• _Work to do_
Copy each of the following rows word for word, omitting the pictures from your answer.

• _Material_
_ _ _ _
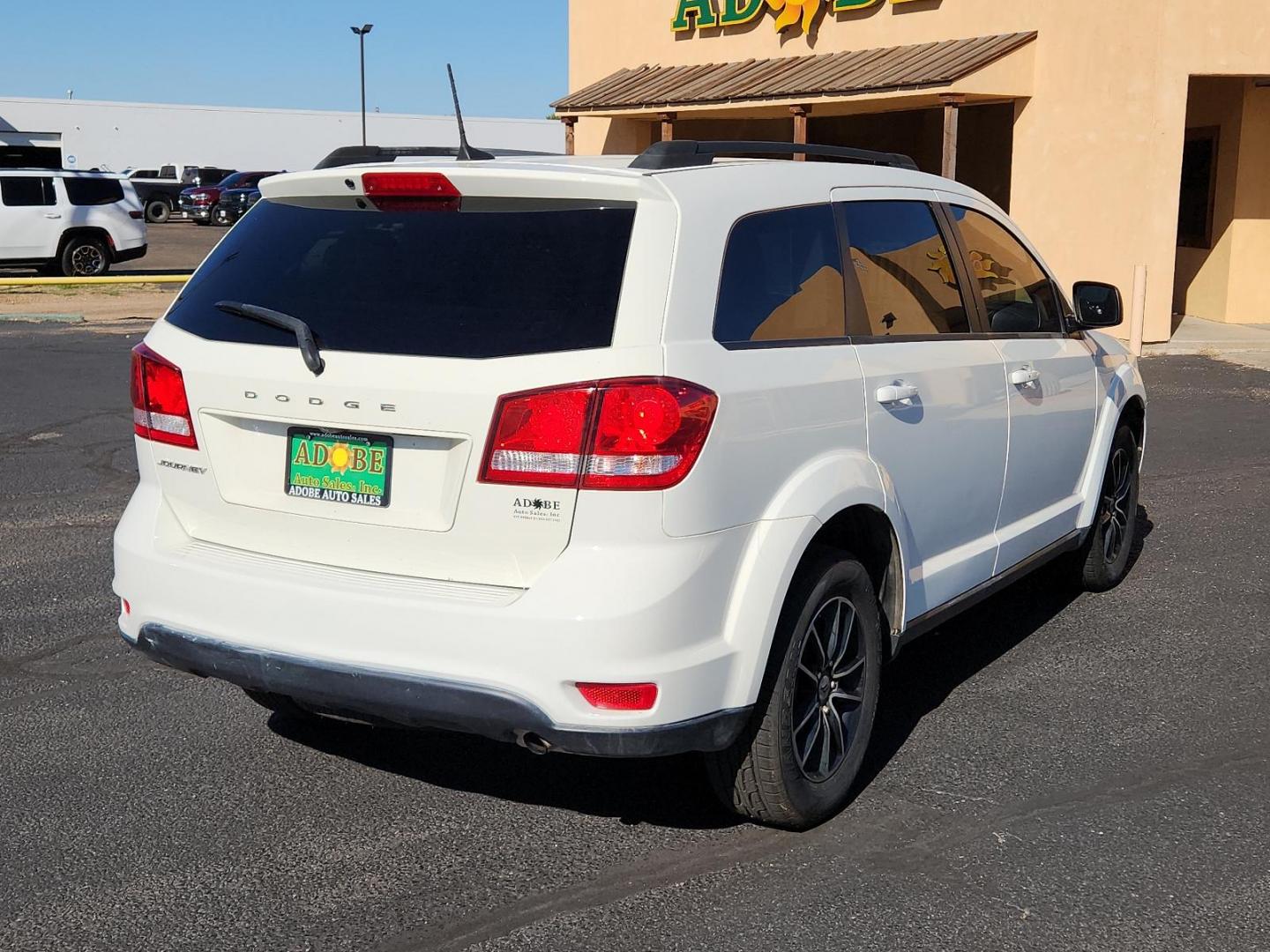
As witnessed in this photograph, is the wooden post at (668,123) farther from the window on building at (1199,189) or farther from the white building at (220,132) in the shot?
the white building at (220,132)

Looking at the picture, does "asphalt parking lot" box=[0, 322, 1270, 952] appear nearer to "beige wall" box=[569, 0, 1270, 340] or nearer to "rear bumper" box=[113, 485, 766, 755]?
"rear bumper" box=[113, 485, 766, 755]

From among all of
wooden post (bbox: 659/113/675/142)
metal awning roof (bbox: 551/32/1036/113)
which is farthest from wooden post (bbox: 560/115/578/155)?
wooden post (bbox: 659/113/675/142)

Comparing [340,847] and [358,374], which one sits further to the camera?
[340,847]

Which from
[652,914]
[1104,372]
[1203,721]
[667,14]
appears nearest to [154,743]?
_ _ _ _
• _Complete output_
As witnessed in this photograph, is the wooden post at (668,123) farther from the window on building at (1199,189) or farther from the white building at (220,132) in the shot?
the white building at (220,132)

Looking at the picture, does "asphalt parking lot" box=[0, 322, 1270, 952] appear nearer to "beige wall" box=[569, 0, 1270, 340] or nearer to "rear bumper" box=[113, 485, 766, 755]?
"rear bumper" box=[113, 485, 766, 755]

From among all of
wooden post (bbox: 659/113/675/142)
metal awning roof (bbox: 551/32/1036/113)
which is farthest from wooden post (bbox: 560/115/578/155)?
wooden post (bbox: 659/113/675/142)

Comparing [340,847] and [358,374], which one sits further to the camera?
[340,847]

Which from
[652,914]
[1104,372]
[1203,721]
[667,14]
appears nearest to [154,743]?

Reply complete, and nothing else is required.